Instruction
Write out the listing that follows verbatim, line for line.

(Spatial reasoning records)
◆ ◆ ◆ ◆ ◆

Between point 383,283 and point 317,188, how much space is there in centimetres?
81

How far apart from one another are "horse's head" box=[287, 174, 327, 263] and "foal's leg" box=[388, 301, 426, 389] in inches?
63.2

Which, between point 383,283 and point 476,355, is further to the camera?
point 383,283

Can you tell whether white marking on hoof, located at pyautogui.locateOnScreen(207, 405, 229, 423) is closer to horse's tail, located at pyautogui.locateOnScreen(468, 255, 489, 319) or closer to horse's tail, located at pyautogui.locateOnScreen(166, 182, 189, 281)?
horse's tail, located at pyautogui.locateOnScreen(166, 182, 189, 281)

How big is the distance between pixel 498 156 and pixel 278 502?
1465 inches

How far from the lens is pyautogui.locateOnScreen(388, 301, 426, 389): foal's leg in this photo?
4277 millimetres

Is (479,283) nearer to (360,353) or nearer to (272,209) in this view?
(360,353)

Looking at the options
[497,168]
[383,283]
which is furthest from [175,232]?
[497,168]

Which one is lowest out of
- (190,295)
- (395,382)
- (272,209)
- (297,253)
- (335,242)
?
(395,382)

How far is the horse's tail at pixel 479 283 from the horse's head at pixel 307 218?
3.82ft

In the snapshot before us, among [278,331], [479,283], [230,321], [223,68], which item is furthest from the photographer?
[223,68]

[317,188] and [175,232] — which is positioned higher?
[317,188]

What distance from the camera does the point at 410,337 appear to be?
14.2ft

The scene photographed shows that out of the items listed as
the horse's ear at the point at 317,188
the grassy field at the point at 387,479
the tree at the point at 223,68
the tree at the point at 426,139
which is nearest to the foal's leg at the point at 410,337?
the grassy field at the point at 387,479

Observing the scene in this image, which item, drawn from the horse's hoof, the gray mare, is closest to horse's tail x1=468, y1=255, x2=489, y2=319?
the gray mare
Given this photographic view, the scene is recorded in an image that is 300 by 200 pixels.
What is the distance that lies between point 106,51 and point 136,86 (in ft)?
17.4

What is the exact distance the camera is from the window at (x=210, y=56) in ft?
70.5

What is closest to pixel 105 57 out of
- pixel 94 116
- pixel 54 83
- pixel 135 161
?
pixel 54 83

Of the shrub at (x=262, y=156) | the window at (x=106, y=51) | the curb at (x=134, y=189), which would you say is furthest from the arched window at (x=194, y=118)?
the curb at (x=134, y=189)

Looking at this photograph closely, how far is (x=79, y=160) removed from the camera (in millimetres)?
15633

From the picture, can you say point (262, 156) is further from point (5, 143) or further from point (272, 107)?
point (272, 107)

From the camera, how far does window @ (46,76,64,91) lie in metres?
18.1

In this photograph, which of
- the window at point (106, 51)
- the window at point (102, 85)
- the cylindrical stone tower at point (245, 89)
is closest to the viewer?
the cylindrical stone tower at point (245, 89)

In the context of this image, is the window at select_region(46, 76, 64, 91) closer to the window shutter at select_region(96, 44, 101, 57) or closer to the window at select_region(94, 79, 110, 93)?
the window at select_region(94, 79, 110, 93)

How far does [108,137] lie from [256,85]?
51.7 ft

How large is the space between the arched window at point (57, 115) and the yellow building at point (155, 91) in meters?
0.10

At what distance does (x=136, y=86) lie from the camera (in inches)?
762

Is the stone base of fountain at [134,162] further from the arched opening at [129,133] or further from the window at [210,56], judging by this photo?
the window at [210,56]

◆ ◆ ◆ ◆ ◆

Answer
Between point 383,283 and point 317,188, how much space is there in centimetres?
81

How far apart from one another are "horse's head" box=[287, 174, 327, 263] and "foal's leg" box=[388, 301, 426, 389] in inches?
63.2

Which, between point 383,283 and point 476,355, is further to the camera?
point 383,283

Can you tell whether white marking on hoof, located at pyautogui.locateOnScreen(207, 405, 229, 423) is closer to horse's tail, located at pyautogui.locateOnScreen(468, 255, 489, 319) or closer to horse's tail, located at pyautogui.locateOnScreen(166, 182, 189, 281)?
horse's tail, located at pyautogui.locateOnScreen(166, 182, 189, 281)

How big is the distance between pixel 498 156 and pixel 278 502?
1465 inches

How far from the lens is pyautogui.locateOnScreen(388, 301, 426, 389): foal's leg in this photo?
4277 millimetres

Is (479,283) nearer to (360,353) or nearer to (272,209) in this view?
(360,353)

Looking at the options
[497,168]
[383,283]
which is furthest from [175,232]?
[497,168]

Which one is lowest out of
- (190,295)
- (395,382)
- (272,209)
- (297,253)
- (335,242)
?
(395,382)

How far is the horse's tail at pixel 479 283 from the horse's head at pixel 307 218?
3.82ft

In the snapshot before us, among [278,331], [479,283], [230,321], [223,68], which item is furthest from the photographer?
[223,68]

[317,188] and [175,232] — which is positioned higher?
[317,188]

What distance from the camera does the point at 410,337 appear to be?
14.2ft

The scene photographed shows that out of the items listed as
the horse's ear at the point at 317,188
the grassy field at the point at 387,479
the tree at the point at 223,68
the tree at the point at 426,139
which is nearest to the foal's leg at the point at 410,337?
the grassy field at the point at 387,479

Observing the scene in this image, which item, drawn from the horse's hoof, the gray mare, is closest to horse's tail x1=468, y1=255, x2=489, y2=319?
the gray mare
Given this photographic view, the scene is recorded in an image that is 300 by 200 pixels.
What is the distance that lies between point 106,51 and point 136,86 (in ft)?
17.4

What is the exact distance the camera is from the window at (x=210, y=56) in ft?
70.5

What is closest to pixel 105 57 out of
- pixel 94 116
- pixel 54 83
- pixel 135 161
?
pixel 54 83

Of the shrub at (x=262, y=156) | the window at (x=106, y=51) | the curb at (x=134, y=189), which would you say is furthest from the arched window at (x=194, y=118)?
the curb at (x=134, y=189)

Looking at this photograph closely, how far is (x=79, y=160) removed from the camera (in millimetres)?
15633

From the picture, can you say point (262, 156) is further from point (5, 143) or further from point (272, 107)?
point (272, 107)

From the camera, how far does window @ (46,76,64,91) lie in metres?
18.1

In this photograph, which of
- the window at point (106, 51)
- the window at point (102, 85)
- the cylindrical stone tower at point (245, 89)
is closest to the viewer?
the cylindrical stone tower at point (245, 89)

In the context of this image, is the window at select_region(46, 76, 64, 91) closer to the window shutter at select_region(96, 44, 101, 57) or closer to the window at select_region(94, 79, 110, 93)?
the window at select_region(94, 79, 110, 93)

How far does [108,137] lie from [256,85]?
51.7 ft

How large is the space between the arched window at point (57, 115) and the yellow building at point (155, 91) in meters?
0.10

At what distance does (x=136, y=86) lie from the camera (in inches)?
762

Is the stone base of fountain at [134,162] further from the arched opening at [129,133] or further from the window at [210,56], judging by this photo?
the window at [210,56]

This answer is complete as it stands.